# Источник
┏━━
Заказ товара

руб.

Мы зарезервируем заказнный Вами товар на 5 дней; для его оплаты и получения Вам необходимо явиться в ДА в рабочее время с понедельника по пятницу.

"Золотой дракон", Н.Г. Щербакова

Для Серовской труппы спектакль «Золотой дракон» – первый опыт обращения к современной немецкой драматургии, решенной в концептуальных рамках эпического театра. Перед началом зачитывается вступительное слово от имени постановщика, в котором он рекламирует форму спектакля как «лучший способ рассказать вам эту историю». Акцент делается на восприятие именно серовской публики, в данном месте и времени, то есть предполагается соучастие зрителя в действии. Несколько путанное и протяженное вступление, тем не менее, необходимо, дабы задать способ разговора с залом – через прямой авторский комментарий.
┗━━
# Строки
┏━━
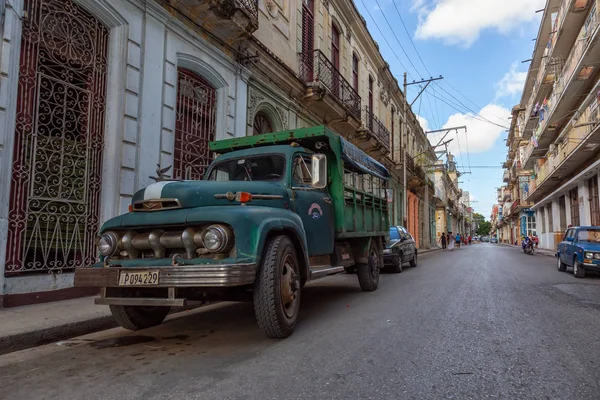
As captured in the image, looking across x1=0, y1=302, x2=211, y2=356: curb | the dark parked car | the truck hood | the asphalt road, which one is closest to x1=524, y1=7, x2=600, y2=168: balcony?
the dark parked car

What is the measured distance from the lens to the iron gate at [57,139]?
19.1 feet

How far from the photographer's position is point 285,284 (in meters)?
4.32

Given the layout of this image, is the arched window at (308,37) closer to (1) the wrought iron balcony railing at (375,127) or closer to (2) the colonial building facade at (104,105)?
(2) the colonial building facade at (104,105)

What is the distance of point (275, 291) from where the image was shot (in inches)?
155

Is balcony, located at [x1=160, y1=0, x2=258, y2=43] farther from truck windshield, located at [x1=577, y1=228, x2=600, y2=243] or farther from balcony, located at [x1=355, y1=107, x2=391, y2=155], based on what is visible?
truck windshield, located at [x1=577, y1=228, x2=600, y2=243]

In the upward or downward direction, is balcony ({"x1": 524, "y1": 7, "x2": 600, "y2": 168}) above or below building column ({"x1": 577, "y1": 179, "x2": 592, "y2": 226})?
above

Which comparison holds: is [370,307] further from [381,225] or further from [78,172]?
[78,172]

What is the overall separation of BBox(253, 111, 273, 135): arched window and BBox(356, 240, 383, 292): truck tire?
5.79 meters

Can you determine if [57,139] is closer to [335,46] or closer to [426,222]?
[335,46]

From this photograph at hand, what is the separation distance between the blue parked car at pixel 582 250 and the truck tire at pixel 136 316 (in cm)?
1137

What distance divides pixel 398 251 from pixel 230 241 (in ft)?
32.3

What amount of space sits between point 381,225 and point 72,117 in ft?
20.3

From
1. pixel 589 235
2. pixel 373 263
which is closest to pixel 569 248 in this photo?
pixel 589 235

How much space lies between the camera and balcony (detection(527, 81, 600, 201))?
17578 millimetres
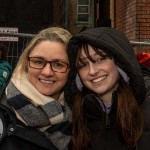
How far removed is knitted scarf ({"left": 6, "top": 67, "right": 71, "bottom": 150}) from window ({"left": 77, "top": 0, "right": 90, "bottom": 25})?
13954 mm

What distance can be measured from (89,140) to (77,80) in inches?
18.4

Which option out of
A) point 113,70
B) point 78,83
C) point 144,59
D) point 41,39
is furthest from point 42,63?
point 144,59

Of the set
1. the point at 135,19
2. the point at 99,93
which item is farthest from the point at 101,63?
the point at 135,19

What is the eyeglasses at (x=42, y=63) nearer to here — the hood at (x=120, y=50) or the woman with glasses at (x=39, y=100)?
the woman with glasses at (x=39, y=100)

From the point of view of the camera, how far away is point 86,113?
8.75ft

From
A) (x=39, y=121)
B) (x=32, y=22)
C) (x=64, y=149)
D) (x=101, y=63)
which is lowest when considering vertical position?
(x=64, y=149)

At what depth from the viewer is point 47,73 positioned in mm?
2598

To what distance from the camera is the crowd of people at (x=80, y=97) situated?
239 centimetres

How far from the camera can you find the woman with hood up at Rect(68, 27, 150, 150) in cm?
247

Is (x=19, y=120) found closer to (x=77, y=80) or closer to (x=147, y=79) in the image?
(x=77, y=80)

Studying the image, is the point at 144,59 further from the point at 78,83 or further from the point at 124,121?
the point at 124,121

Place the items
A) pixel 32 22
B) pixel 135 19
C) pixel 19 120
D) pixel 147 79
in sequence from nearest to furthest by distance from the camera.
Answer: pixel 19 120 → pixel 147 79 → pixel 135 19 → pixel 32 22

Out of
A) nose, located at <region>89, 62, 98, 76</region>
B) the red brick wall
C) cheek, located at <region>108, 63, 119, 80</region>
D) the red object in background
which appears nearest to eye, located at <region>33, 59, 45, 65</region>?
nose, located at <region>89, 62, 98, 76</region>

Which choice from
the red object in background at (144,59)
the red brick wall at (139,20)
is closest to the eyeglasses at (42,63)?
the red object in background at (144,59)
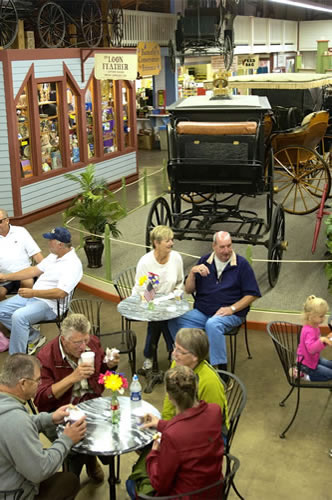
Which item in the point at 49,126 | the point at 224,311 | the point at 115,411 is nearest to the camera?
the point at 115,411

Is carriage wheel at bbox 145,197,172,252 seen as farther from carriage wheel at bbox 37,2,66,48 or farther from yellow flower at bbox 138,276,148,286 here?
carriage wheel at bbox 37,2,66,48

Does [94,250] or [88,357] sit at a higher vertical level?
[88,357]

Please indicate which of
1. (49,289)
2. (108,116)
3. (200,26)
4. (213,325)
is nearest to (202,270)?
(213,325)

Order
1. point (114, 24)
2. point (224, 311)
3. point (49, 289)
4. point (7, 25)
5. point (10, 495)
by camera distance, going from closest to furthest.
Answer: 1. point (10, 495)
2. point (224, 311)
3. point (49, 289)
4. point (7, 25)
5. point (114, 24)

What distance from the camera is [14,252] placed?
682 centimetres

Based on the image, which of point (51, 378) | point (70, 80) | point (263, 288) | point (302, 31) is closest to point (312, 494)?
point (51, 378)

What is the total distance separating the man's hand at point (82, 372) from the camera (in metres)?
4.08

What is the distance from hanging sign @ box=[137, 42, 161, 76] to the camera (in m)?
17.6

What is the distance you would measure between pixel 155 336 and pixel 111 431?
214 cm

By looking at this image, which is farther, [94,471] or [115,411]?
[94,471]

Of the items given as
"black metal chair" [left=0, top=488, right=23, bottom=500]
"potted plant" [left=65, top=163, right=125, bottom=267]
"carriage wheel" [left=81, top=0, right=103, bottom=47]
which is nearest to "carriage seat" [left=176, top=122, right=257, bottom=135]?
"potted plant" [left=65, top=163, right=125, bottom=267]

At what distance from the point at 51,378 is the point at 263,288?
3875 millimetres

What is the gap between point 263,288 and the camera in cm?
760

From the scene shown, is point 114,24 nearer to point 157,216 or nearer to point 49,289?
point 157,216
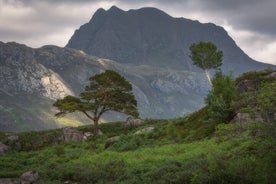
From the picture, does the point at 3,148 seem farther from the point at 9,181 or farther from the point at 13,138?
the point at 9,181

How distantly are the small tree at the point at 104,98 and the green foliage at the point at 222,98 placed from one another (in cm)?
2050

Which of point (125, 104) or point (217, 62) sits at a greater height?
point (217, 62)

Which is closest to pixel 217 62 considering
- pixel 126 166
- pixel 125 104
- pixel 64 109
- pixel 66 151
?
pixel 125 104

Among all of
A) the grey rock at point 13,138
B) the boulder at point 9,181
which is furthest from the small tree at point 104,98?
the boulder at point 9,181

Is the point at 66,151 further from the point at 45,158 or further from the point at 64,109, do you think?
the point at 64,109

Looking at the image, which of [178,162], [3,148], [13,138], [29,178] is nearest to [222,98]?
[178,162]

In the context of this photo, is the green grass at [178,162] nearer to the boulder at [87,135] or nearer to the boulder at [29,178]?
the boulder at [29,178]

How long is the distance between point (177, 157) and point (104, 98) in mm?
32505

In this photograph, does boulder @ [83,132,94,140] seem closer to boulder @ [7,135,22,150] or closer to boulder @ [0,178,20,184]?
boulder @ [7,135,22,150]

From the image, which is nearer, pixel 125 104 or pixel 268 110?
pixel 268 110

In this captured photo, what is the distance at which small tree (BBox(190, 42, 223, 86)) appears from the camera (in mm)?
85688

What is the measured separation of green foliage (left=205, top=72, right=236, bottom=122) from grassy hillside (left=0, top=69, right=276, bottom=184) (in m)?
1.40

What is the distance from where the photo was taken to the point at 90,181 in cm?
2366

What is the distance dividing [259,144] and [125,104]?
4430cm
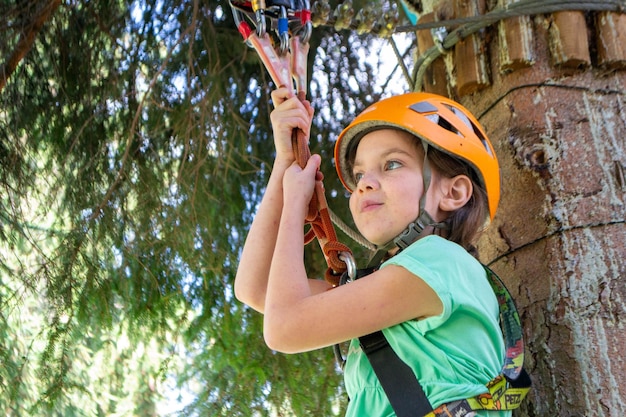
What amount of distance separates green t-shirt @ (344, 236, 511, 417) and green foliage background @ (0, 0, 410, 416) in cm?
180

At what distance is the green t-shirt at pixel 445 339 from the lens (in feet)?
5.91

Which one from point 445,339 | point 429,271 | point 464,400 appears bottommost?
point 464,400

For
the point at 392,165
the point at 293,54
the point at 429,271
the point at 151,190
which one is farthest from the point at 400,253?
the point at 151,190

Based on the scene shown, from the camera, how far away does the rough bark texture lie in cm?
208

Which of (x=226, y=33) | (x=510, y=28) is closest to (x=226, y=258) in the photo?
(x=226, y=33)

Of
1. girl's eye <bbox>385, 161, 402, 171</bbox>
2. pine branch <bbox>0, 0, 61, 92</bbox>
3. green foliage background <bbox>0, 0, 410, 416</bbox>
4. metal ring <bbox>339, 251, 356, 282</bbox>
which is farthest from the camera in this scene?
green foliage background <bbox>0, 0, 410, 416</bbox>

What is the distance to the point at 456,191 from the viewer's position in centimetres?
219

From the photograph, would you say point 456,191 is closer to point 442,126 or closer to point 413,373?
point 442,126

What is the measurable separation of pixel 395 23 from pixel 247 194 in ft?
4.96

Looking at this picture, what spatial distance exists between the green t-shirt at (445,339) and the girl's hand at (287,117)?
499 mm

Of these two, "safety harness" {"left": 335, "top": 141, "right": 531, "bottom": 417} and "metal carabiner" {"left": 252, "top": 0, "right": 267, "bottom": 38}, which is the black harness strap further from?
"metal carabiner" {"left": 252, "top": 0, "right": 267, "bottom": 38}

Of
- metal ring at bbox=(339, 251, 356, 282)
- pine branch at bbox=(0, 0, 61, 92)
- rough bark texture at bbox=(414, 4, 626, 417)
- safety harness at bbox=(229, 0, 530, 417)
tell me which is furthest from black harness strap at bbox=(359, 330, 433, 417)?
pine branch at bbox=(0, 0, 61, 92)

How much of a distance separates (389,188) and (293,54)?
1.56 ft

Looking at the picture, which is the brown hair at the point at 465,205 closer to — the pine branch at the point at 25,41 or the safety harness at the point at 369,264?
the safety harness at the point at 369,264
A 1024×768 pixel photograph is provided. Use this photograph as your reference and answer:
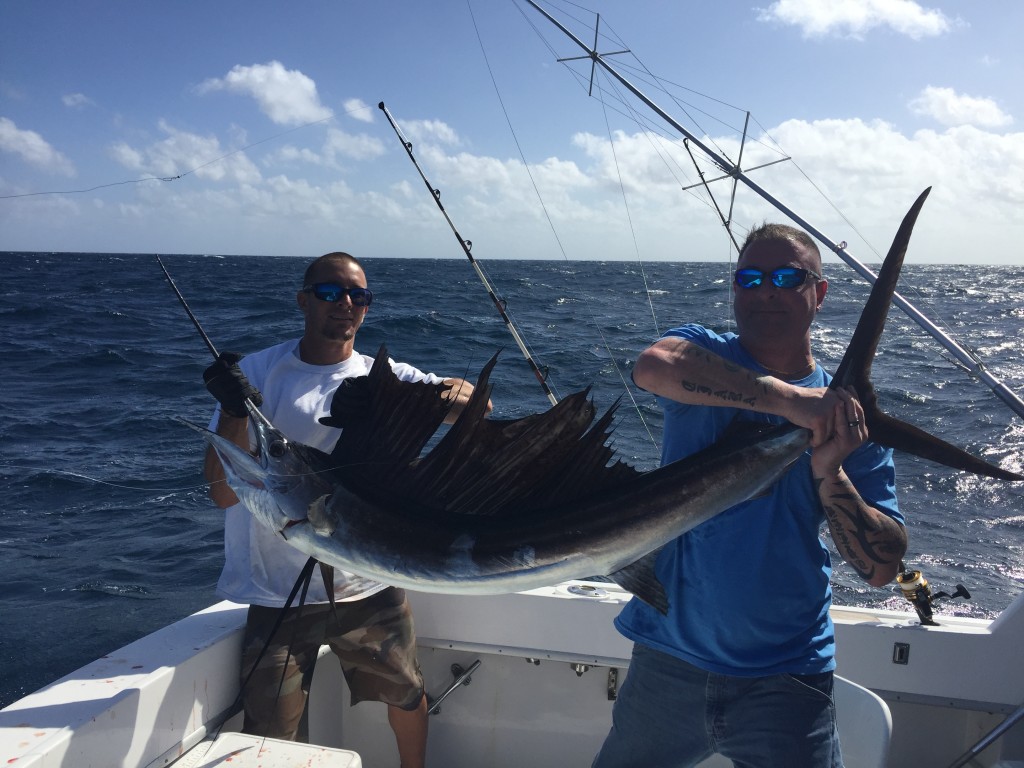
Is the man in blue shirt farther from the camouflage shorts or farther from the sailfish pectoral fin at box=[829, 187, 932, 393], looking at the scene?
the camouflage shorts

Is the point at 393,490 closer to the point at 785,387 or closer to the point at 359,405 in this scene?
the point at 359,405

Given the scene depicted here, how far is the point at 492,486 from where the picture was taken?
1430 millimetres

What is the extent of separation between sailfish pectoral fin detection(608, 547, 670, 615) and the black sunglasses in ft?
3.44

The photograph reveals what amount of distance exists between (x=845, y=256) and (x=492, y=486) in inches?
90.7

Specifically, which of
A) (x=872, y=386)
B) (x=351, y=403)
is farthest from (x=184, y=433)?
(x=872, y=386)

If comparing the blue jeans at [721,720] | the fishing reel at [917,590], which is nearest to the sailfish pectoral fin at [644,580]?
the blue jeans at [721,720]

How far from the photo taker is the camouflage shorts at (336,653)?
2.12 m

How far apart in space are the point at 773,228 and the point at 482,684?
70.6 inches

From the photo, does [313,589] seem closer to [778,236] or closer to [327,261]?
[327,261]

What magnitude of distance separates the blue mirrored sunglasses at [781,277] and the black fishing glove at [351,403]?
┗━━
# Задания
1 > Ответьте по источнику на три вопроса:
(a) На сколько дней резервируют заказанный товар?
(b) В какие дни недели нужно явиться в ДА для оплаты и получения товара?
(c) К какой драматургии Серовская труппа впервые обращается в спектакле «Золотой дракон»?
2 > Перечислите все сведения о вступительном слове к спектаклю, которые есть в источнике.
3 > Продолжите текст о спектакле «Золотой дракон», начав сразу после его последнего предложения.
Строки взяты из другого места, с источником они не связаны.

# Письменные ответы
1 >
(a) На 5 дней.
(b) С понедельника по пятницу, в рабочее время.
(c) К современной немецкой драматургии.

2 >
1. Его зачитывают перед началом спектакля.
2. Оно звучит от имени постановщика.
3. В нём постановщик рекламирует форму спектакля как «лучший способ рассказать вам эту историю».
4. Оно несколько путанное и протяженное.
5. Оно необходимо, чтобы задать способ разговора с залом через прямой авторский комментарий.

3 >
Брехтианская эстетика очуждения заложена в пьесе. Ремарки включены в текст роли, т. е. весь написанный автором текст говорится вслух, непосредственно обращен к зрителю. Персонажи обезличены (указаны лишь их пол и возраст – "Молодой мужчина", "Женщина за шестьдесят" и т. д.); они рассказывают о героях истории – обслуге и завсегдатаях маленького тайско-китайского-вьетнамского fast food в огромном европейском мегаполисе. Задача режиссера выстроить видеоряд таким образом, чтобы зритель уловил суть сценических метаморфоз, не потерялся в сюжете и смог выработать собственное отношение к происходящему. При этом артисты должны сохранять технику остранения, исключающую переживание и перевоплощение. Перед нами попытка публицистического интеллектуального театра.

Подобно китайской шкатулке, пьеса скрывает несколько потайных капсул. Фабула сводится к двойному убийству китайских гастарбайтеров – брата и сестры, приехавших в Европу заработать денег. Кухонная каторга китайских иммигрантов противопоставлена вольготному отдыху завсегдатаев ресторанчика – европейских обывателей, в размеренном жующем существовании которых есть скрытая бесчеловечность. История гибели китайского поваренка, приехавшего в Европу на поиски сестры, остраняется басней о стрекозе и муравье, которая отражает мытарства китайской проститутки, попавшей в сексуальное рабство к почтенному буржуа. Китаец умирает, так и не найдя сестру, которая погибает от насилия в подвальчике магазина по соседству. Таким образом, цивилизации безудержного потребления демонстрируется отвратительная изнанка ее благополучия.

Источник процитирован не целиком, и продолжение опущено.